* DOCUMENT EXTRACT
════════
In [1]:
from fastai.vision.all import *
from fastbook import *
from fastai.vision.widgets import *
import fastbook

# Get Data

In [2]:
data = untar_data(URLs.MNIST_SAMPLE)

Yes! It seems like we get a path object. But how do we get real image data for training and testing?

In [5]:
Path.BASE_PATH = data
data.ls()

(#3) [Path('labels.csv'),Path('train'),Path('valid')]

Wow, this way we can make the paths more cleaner. So two folders...

In [6]:
(data/'train').ls()

(#2) [Path('train/3'),Path('train/7')]

Only threes and sevens. Of course, this is only a *sample* of the MNIST dataset. So guess I know where to find the images now...

In [18]:
threes = [tensor(Image.open(i)) for i in (data/'train'/'3').ls()]
threes[1][10:20, 10:20]

tensor([[  0,   0,   0,   0, 249, 253, 245, 126,   0,   0],
        [  0,  14, 101, 223, 253, 248, 124,   0,   0,   0],
        [166, 239, 253, 253, 253, 187,  30,   0,   0,   0],
        [248, 250, 253, 253, 253, 253, 232, 213, 111,   2],
        [  0,  43,  98,  98, 208, 253, 253, 253, 253, 187],
        [  0,   0,   0,   0,   9,  51, 119, 253, 253, 253],
        [  0,   0,   0,   0,   0,   0,   1, 183, 253, 253],
        [  0,   0,   0,   0,   0,   0,   0, 182, 253, 253],
        [  0,   0,   0,   0,   0,   0,  85, 249, 253, 253],
        [  0,   0,   0,   0,   0,  60, 214, 253, 253, 173]], dtype=torch.uint8)

Hang there! It's not as easy as I think to write this line of code, because there are some gruesome parts. 
- First, you cannot just open the images and left them raw in the list, like `[Image.open(i) for i in (data/'train'/'3').ls()]` as I first did so. Writing code like this have many disadvantages. You can't access their data just by opening them. No matter what you do, you must turn them into tensors eventually. 
- Turning them into tensors is not an easy task. Because a `Tensor` and a `tensor` is very different! Calling the first one gives errors.

And now you get all of threes in the training dataset turned into tensors. Great!

In [19]:
sevens = [tensor(Image.open(i)) for i in (data/'train'/'7').ls()]
valid_threes = [tensor(Image.open(i)) for i in (data/'valid'/'3').ls()]
valid_sevens = [tensor(Image.open(i)) for i in (data/'valid'/'7').ls()]

Now we do this to the other images. But it is hard to miss that the data structure storing the tensors is not a tensor. If we train the model on pure python lists, it will be, well, very slow and discouraging. So what do we do next?

In [22]:
stacked_threes = torch.stack(threes)
stacked_threes.shape

torch.Size([6131, 28, 28])

Ok! We stack the items in the list together to make a huge 3-dimension tensor! We can use the same approach to stack the other lists.

In [23]:
stacked_sevens = torch.stack(sevens)
stacked_vsevens = torch.stack(valid_sevens)
stacked_vthrees = torch.stack(valid_threes)

We haven't done yet! We need to squeeze the picture into a single dimension array of pixels, not a 28x28 sized 2d image.
════════
* SET TASK A
According to the MNIST notebook, what shape does the tensor of stacked training threes have?
* SET TASK B
From the MNIST notebook, write out the passage that begins at the words "stacked_threes.shape" and ends after "the other lists.".
════════
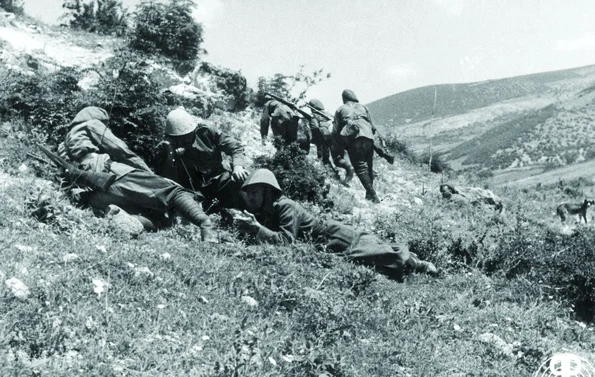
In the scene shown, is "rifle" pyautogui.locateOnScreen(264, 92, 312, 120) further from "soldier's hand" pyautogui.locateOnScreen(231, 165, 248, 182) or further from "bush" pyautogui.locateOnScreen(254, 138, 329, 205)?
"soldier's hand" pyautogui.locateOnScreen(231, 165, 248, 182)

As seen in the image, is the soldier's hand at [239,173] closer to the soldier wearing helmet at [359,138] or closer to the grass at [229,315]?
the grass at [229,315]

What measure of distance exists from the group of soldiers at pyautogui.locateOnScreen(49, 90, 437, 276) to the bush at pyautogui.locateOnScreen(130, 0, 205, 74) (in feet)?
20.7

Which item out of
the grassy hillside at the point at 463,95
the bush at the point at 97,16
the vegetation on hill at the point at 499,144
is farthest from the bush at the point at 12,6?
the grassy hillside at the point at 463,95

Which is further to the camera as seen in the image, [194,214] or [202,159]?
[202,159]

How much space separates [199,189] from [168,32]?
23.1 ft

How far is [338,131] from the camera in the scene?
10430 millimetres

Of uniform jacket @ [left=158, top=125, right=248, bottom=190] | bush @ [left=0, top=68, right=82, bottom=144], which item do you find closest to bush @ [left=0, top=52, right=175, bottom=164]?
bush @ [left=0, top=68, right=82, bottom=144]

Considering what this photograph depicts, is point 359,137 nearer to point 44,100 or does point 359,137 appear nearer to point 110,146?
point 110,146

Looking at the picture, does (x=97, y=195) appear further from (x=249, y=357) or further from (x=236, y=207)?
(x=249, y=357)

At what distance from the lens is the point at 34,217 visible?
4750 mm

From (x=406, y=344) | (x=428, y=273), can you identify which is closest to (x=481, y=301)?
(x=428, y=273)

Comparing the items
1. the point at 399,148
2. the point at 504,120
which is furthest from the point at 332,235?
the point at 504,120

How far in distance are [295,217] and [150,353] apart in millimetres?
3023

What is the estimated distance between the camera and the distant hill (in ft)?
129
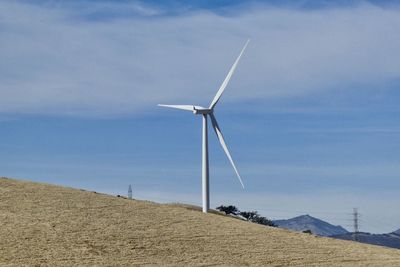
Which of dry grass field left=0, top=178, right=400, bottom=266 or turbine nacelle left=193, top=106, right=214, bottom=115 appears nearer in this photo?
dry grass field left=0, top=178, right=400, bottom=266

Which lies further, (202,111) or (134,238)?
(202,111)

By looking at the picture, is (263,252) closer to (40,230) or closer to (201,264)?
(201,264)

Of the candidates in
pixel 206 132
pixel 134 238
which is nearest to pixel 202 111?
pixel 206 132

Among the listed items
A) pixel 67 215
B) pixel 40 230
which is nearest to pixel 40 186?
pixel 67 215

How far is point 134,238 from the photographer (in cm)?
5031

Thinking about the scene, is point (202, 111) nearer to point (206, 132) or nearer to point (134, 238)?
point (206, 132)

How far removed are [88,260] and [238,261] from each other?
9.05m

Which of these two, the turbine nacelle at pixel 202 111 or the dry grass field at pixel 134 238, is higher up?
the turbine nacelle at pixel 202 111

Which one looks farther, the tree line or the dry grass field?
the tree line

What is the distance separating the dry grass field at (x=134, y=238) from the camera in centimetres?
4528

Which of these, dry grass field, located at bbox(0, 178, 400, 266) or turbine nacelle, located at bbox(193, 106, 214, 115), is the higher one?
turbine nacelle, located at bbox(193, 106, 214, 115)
════════
* CORRECT ANSWER A
torch.Size([6131, 28, 28])

* CORRECT ANSWER B
stacked_threes.shape

torch.Size([6131, 28, 28])

Ok! We stack the items in the list together to make a huge 3-dimension tensor! We can use the same approach to stack the other lists.